Validation of tERGMs on synthetic networks. (a) The sequence of connectivity matrices representing a time-varying synthetic network. Unweighted and undirected networks are generated by a model that reproduces the large-scale reconfiguration changes after stroke. Interhemispheric integration and within-hemisphere segregation are obtained by allowing the formation of temporal edges E between blocks and temporal triangles T within blocks. Blocks (i.e. red squares) represent here two different systems, e.g. the hemispheres (Material and methods). (b) Cumulative counts of E and T between consecutive time steps for the synthetic temporal network. (c) Prediction performance: area under the curve for the receiver operating characteristic (AUR, red curve) and precision recall (AUP, blue curve) of the out-of-sample link prediction in the networks simulated by the tERGM. Different curves correspond to different time steps. (d) Validation: modularity Q values for (i) the actual time-varying synthetic network (black line), (ii) the ones simulated by the tERGM (green line) and (iii) those simulated by a static version of the ERGM where the graph metrics were just accounting for the presence of interhemispheric edges and within-hemisphere triangles in each time point (grey line) (electronic supplementary material, text S1).

To evaluate the extent to which these two connection mechanisms were sufficient to reproduce observed networks we adopted a general framework based on tERGM. Results showed a high goodness-of-fit in terms of link prediction capacity (mean AUP = 0.51, s.d. = 0.05 and mean AUR = 0.82, s.d. = 0.01) (figure 2c). Both temporal parameters yielded positive values indicating that they significantly characterize the temporally dynamic network (θT = 0.54, θE = 0.49). Furthermore, we showed that the tERGMs captured global integration and segregation changes, here quantified by the expected decreasing network modularity Q [24] (figure 2d). Instead, when using equivalent static graph metrics (electronic supplementary material, text S1), we obtained a significantly lower goodness-of-fit (mean AUP = 0.22, s.d. = 0.01 and mean AUR = 0.59, s.d. = 0.05), and the resulting model failed to reproduce the actual network modularity trend (figure 2d).

Similar results were obtained when using a relaxed version of the temporal triangles, i.e.
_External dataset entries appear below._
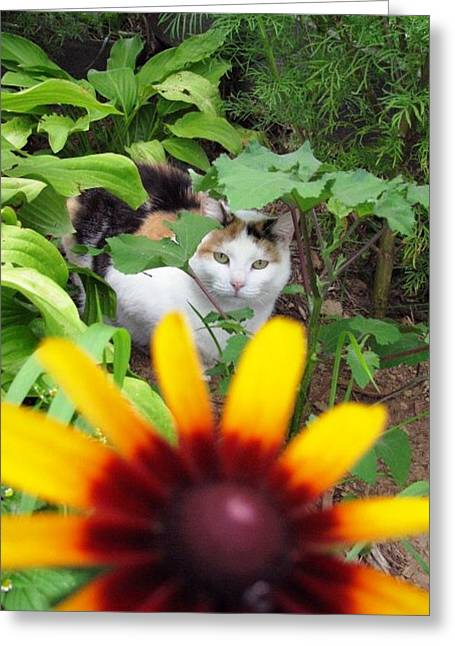 Can You See Me Greeting Card by Linda Henriksen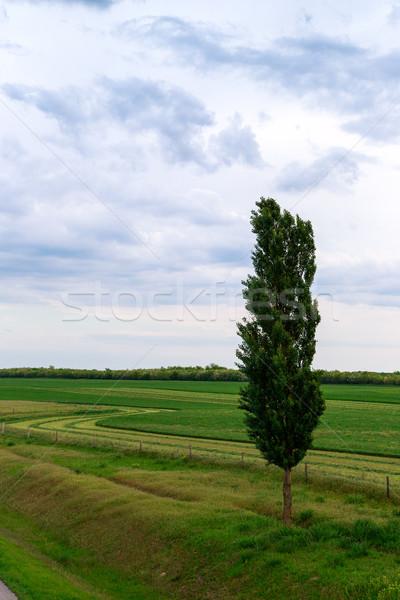 Tavasz mező egyedüli fa fű fa Stock fotó © Fesus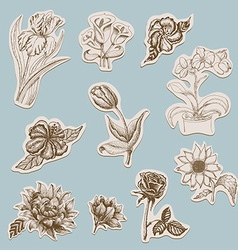 Collection of flowers in tags vector image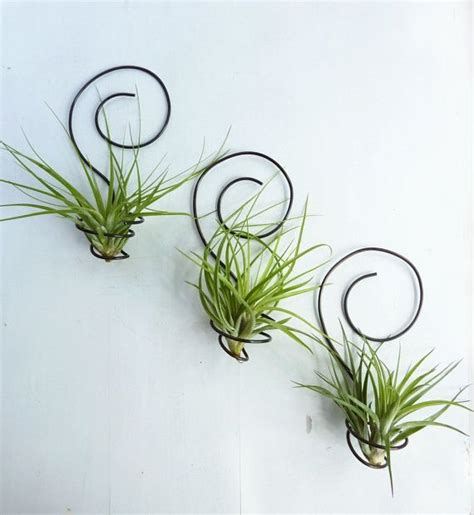 appealing air plant display photos best inspiration home design eumolp us
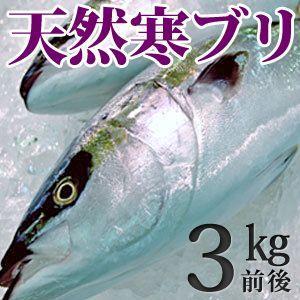 天然ブリ(寒鰤/寒ブリ)3kg前後 送料無料(北海道・沖縄を除く)|toretatehonpo
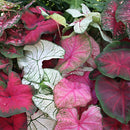 Mixed Fancy Leaved Caladiums - 9 tubers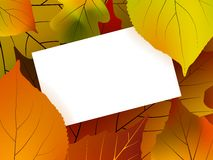 Blank card surrounded by beautiful autumn leaves Stock Images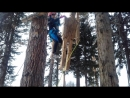 Юный спасатель - этап Альпинист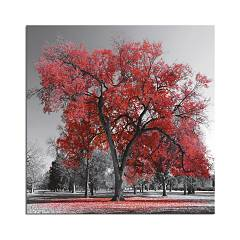 Pintdecor Big Red Tree Cadru cm. 50 x 50/100 x 100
T=ijkAikt1Akjt1 (1Aijt1)Aijtδikδkjδij, to explicitly include the presence of usual triangles at time t (electronic supplementary material, figure S1A). In a supplemental analysis, we eventually verified that simulated homogeneity violation in the rewiring process did not diminish the goodness-of-fit of our tERGMs, thanks to the introduction of the stability term parameter (equation (2.5); electronic supplementary material, figure S1B).

3.2. Dynamic network signatures of brain reorganization in cortical and subcortical lesions

We next considered longitudinal brain networks after unilateral stroke and the associated multidomain functional outcome (figure 3a,c,d). Damaged ROIs and the corresponding connections were excluded by the network analysis. Stroke lesions involved both subcortical and cortical ROIs, with cortical lesions mainly covering cingulo-opercular, auditory, ventral-attention and default-mode network systems (figure 3b).
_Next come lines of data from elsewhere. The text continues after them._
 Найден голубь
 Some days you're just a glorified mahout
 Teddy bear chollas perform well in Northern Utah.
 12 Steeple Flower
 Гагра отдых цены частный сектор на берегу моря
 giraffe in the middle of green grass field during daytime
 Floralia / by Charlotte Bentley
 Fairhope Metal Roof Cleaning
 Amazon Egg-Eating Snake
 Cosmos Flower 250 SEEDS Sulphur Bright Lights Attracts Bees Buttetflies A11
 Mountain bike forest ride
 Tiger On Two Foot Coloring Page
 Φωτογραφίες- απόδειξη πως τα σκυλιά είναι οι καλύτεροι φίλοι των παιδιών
Previous studies demonstrated a progressive restoration of modularity in the large-scale functional brain network after a stroke that was associated with good recovery [11]. These network changes indicated a global tendency of the brain connectivity to segregate within anatomo-functional systems and were more evident in the subacute phases (from 2 weeks to 3 months), but, critically, they were obtained separately in each session thus ignoring the time-ordered nature of the reorganization process. Here, we used tERGMs to statistically identify the temporal reconfiguration mechanisms after stroke and evaluate their ability to predict the future behavioural outcome of patients. To increase specificity, we restricted the analysis to the subnetwork corresponding to the affected system for patients with cortical lesions (n = 23), while we considered the whole hemisphere as affected for subcortical-lesioned patients (n = 26).
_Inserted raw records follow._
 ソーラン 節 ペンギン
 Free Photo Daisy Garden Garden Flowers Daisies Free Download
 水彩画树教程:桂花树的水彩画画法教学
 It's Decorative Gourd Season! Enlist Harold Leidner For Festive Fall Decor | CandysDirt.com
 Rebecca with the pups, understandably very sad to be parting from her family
The tERGMs fitted to each subject converged well (electronic supplementary material, figure S2) and we found a general high goodness-of-fit regardless of the observation window (i.e. 3 months or 1 year) and location of the lesion (i.e. subcortical/cortical) (electronic supplementary material, table S1). In instances where edge and triangle counts were negligible (i.e. lesioned cortical networks), the parameter coefficients were not assigned. These situations were excluded from any subsequent analysis. We then focused on the subacute phase (from 2 weeks to 3 months), where most changes were previously observed [11]. Here θE and θT were on average positive (mean θE = 1.36, mean θT = 1.14), indicating that the formation of both temporal interhemispheric edges and triangles within the lesioned hemisphere is crucial for brain network reconfiguration after stroke (electronic supplementary material, file S4). We validated this result in the subcortical-lesioned group by showing that both θE and θT values—corrected for experimental nuisance variables—were significantly higher compared to those obtained in a group of demographically matched healthy controls (Wilcoxon test, p < 0.05; figure 4a).

Figure 4.

Figure 4.

Temporal connection mechanisms after stroke and correlation with future outcome. All model parameter values shown here are corrected for head motion and haemodynamic lags (Material and methods). (a) Statistical comparison between the main tERGM coefficients of subcortical-lesioned patients (red shape) and healthy controls (white shape). Violin plots show the distribution of the values, while inner box plots denote median and quartiles. Significant increases in the stroke group are reported for the formation of both temporal interhemispheric edges (θE, Wilcoxon test z = 4.6, p = 3.6 × 10−6) and within-hemisphere triangles (θT, Wilcoxon test z = 2.01, p = 0.045). (b) Cortical maps of the main tERGM coefficients for the cortical-lesioned group of patients. Colours denote the average of the parameter values (violet for θE, green for θT) for the ROIs within the affected systems (Material and methods). Letters ‘L’ and ‘R’ denote, respectively, left and right hemispheres. (c) Correlation plots of the tERGM coefficients and future outcome in the subcortical-lesioned group. Both temporal edges and triangles in the subacute phase (from 2 weeks to 3 months) are significantly associated with the future language score in the chronic phase (1 year), even after adjusting for lesion size and age (electronic supplementary material, table S2).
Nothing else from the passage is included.